**Assignment**. Only the lines from the one with "10 Best Compression Socks For Varicose" to the end of the data below should be given again, exactly, with both ends included and pictures omitted.

**The data**.

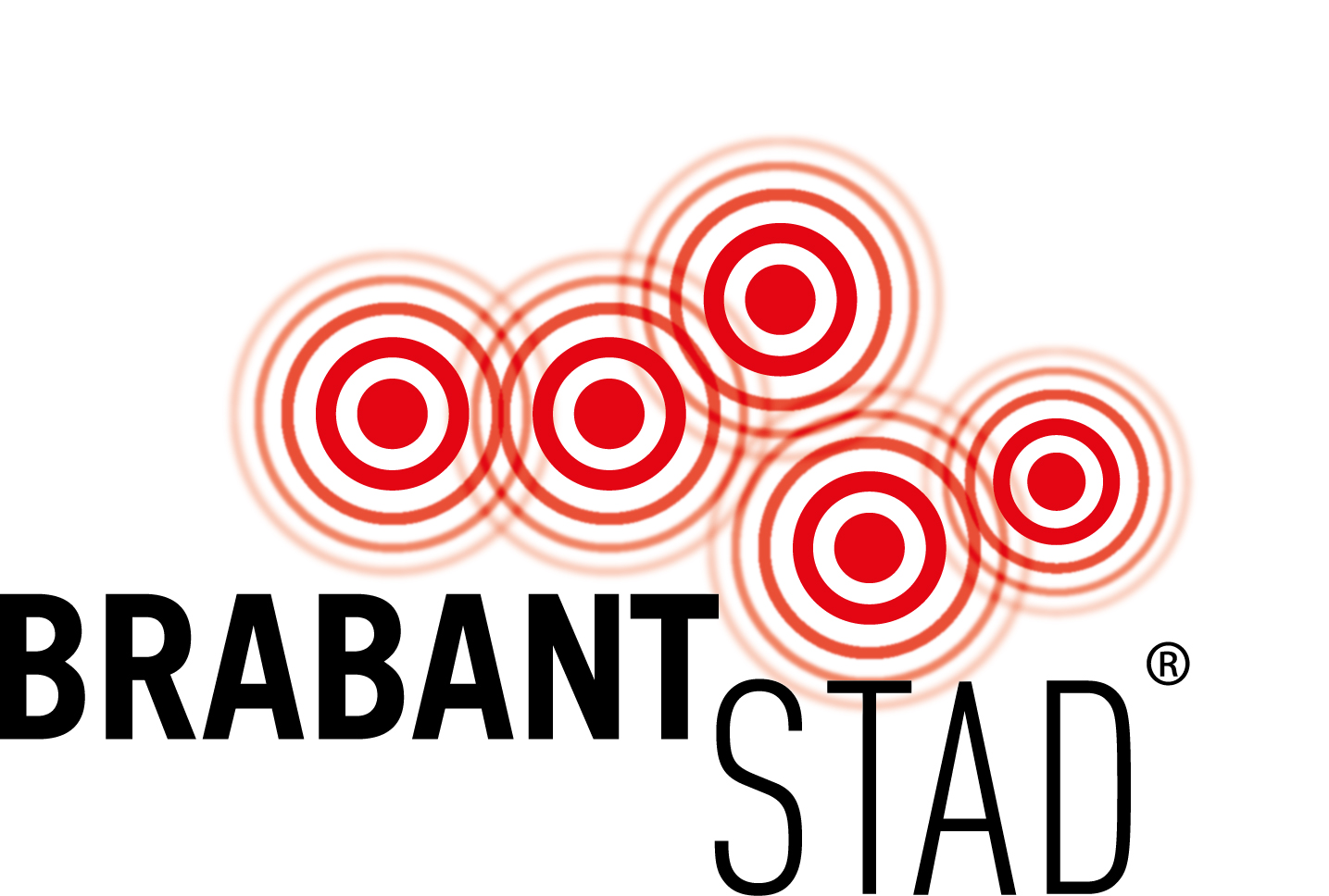 Logo Brabant Stad 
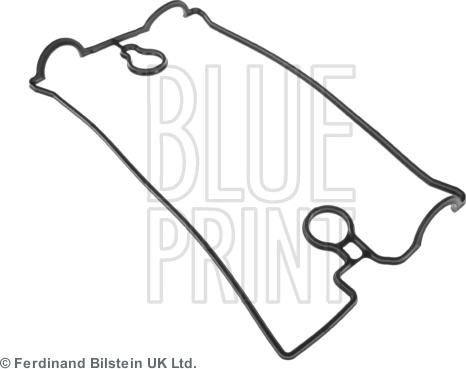 Blue Print ADT36779 - Dichtung, Zylinderkopfhaube alexcarstop-ersatzteile.com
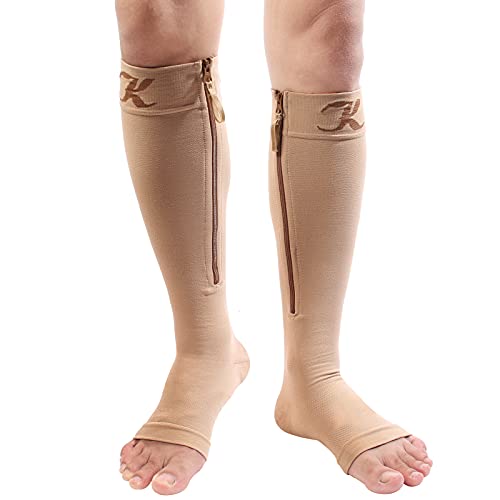 10 Best Compression Socks For Varicose 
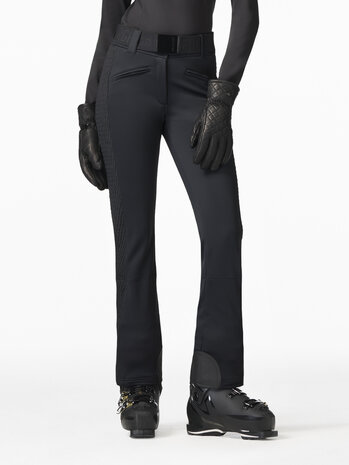 Goldbergh Pippa ski pants Goldbergh Pippa ski pants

**Result of the task**.
 10 Best Compression Socks For Varicose 
 Goldbergh Pippa ski pants Goldbergh Pippa ski pants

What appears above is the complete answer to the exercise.